En el nombre del hijo que alberga, preservadla;
el nombre del hijo derramad la alegría.
Y si algo pudo haceros que merezca castigo
-y perdonad si dudo que tan niña pudiera-,
en el nombre del padre descargad vuestra furia,
en el nombre del padre -ya sabéis cuál es: Carlos
descargad vuestro justo latigazo de ira.
Donde el poeta habla a la amada por vez primera de sus dos hijas.
Llegaron juntas a la pena mía
como desde tu vientre hasta la cuna.
Te quise mucho en el dolor. Alguna
vez te podré decir lo que sentía.
Llegaron juntas hasta mi alegría
cuando crecía en soledad la luna
y otoño vareaba la aceituna
en los olivos de mi Andalucía.
Hubo una vez en ti tres corazones.
Mas como me los distes, no dispones
más que del mío en sombra y no te vale.
O sí te vale. Mírale la llama.
Bendita sea, Dios, la doble rama
que al tronco del amor más puro sale.
Donde el poeta juega ajedrez con su amada y cuenta cómo pierde la partida.

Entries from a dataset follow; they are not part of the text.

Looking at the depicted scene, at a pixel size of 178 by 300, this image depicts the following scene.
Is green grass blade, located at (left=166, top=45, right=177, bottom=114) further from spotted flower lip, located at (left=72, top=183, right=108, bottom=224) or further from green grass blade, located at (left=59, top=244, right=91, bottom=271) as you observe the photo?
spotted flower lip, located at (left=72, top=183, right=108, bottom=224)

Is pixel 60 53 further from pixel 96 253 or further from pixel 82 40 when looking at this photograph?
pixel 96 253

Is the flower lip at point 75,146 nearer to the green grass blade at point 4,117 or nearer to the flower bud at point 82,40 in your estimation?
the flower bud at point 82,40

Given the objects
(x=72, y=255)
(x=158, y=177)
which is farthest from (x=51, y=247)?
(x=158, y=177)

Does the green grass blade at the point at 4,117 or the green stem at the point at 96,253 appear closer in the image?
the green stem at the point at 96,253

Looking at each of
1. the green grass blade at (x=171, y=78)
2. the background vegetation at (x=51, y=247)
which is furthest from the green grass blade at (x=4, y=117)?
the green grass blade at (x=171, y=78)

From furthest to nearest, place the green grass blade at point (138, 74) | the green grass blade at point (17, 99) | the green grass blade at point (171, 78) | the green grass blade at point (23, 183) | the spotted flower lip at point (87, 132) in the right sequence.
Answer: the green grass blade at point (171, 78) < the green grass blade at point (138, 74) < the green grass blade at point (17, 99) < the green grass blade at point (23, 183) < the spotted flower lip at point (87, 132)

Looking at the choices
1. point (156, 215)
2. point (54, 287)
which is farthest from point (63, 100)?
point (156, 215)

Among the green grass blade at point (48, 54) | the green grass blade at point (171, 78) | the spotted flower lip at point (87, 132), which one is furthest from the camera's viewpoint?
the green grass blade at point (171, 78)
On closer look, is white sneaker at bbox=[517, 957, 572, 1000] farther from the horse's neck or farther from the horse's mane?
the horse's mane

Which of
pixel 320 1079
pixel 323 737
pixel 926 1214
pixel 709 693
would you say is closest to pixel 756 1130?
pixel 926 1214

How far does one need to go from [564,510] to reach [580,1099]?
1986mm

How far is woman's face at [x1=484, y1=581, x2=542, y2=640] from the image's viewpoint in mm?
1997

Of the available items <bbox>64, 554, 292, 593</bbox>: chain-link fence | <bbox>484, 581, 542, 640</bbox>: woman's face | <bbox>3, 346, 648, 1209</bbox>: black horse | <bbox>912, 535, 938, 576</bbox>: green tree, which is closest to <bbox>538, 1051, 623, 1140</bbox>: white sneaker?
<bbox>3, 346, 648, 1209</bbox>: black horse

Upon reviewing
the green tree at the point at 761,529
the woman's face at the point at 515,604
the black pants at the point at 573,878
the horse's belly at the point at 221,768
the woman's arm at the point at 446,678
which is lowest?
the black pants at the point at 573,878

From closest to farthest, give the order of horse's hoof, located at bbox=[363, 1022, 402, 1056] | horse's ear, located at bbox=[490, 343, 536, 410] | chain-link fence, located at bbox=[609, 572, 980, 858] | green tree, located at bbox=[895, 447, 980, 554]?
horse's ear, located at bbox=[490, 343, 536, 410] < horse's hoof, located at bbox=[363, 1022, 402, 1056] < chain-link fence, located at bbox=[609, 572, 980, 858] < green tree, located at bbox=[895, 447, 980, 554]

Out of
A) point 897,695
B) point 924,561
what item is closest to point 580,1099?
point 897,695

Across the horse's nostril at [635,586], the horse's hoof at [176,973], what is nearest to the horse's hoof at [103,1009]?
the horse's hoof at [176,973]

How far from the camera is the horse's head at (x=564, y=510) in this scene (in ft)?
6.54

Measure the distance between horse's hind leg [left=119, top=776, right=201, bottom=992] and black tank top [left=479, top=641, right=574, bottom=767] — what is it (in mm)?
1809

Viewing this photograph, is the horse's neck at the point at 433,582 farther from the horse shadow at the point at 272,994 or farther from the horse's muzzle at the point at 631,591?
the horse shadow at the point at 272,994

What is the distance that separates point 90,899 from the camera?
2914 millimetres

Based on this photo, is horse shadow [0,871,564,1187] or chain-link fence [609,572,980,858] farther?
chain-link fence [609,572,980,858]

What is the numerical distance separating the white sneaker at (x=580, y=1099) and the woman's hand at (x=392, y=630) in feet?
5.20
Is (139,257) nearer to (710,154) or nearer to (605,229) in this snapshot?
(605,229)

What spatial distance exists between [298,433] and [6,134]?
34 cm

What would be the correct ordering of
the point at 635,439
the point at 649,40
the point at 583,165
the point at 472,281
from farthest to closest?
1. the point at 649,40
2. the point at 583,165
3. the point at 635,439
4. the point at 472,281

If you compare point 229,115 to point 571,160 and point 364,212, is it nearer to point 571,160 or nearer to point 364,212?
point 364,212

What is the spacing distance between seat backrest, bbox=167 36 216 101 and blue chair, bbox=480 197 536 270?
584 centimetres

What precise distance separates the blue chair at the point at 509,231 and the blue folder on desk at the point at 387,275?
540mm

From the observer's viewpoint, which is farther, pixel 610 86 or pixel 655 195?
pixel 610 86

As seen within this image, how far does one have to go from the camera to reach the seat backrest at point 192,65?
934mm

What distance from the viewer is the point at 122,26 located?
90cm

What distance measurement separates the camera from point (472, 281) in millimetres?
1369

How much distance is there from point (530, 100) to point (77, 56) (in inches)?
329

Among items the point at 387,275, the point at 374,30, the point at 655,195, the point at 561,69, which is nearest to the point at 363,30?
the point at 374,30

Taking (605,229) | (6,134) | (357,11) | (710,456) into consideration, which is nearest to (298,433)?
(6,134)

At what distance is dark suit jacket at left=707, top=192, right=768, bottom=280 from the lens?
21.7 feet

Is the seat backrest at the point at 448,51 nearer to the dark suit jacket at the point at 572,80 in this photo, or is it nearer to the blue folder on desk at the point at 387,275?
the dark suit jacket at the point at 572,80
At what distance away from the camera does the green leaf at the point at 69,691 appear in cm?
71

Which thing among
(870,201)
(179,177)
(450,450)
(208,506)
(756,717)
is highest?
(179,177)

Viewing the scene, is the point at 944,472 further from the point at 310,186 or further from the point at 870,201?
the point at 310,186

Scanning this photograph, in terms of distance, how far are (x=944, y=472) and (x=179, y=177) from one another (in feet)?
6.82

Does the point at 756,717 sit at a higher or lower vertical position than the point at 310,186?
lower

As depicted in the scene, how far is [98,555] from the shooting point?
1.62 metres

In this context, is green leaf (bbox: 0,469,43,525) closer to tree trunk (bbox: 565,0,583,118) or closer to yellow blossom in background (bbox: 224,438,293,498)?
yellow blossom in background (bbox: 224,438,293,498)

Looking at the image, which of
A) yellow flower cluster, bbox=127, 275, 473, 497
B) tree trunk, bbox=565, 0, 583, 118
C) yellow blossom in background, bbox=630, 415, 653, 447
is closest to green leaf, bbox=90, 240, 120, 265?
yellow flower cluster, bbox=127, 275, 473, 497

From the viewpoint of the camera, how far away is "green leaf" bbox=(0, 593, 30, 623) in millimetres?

Las blancas para ti -luego tú sales-
y para mí las negras. Lo sabía.
Palabra, amor, palabra que tenía
negras la consonantes y vocales.
Hay un poco de luna en los cristales
y otro poco de luna en mi alegría...
Volveré al juego amor... Me distraía
y no sentí tus tiros verticales.
Alfil que ataca, torre que se entrega.
Caballo blanco... ( ¿Whisky? ) ¡No te digo
que no está mi horno, amor, para el combate!
Reina que avanza, Rey que se doblega...
Y de pronto me miras -dudo, ¿sigo?-
recto hacia el corazón... Y jaque mate.
Donde el poeta pide a la amada que no se ruborice por el motivo de su soneto.
Aquí palomas pares y gemelas
una mañana se posaron. Mira
cómo mi mano torpe se retira
cuando con tu desdén las arcangelas.
Dije palomas. Pero no: gacelas
debí decir. ¡Qué bosque de mentira
crece ante mi mirada que delira
viendo que de mi mano ni recelas!
¿Gacelas? Pues acaso no acertara.
Mejor claras colinas donde asomas
la total granazón de tus veranos.
Quemaran y en su fuego me quemara.
Mátame amor, mas vengan tus palomas,
gacelas o colinas a mis manos.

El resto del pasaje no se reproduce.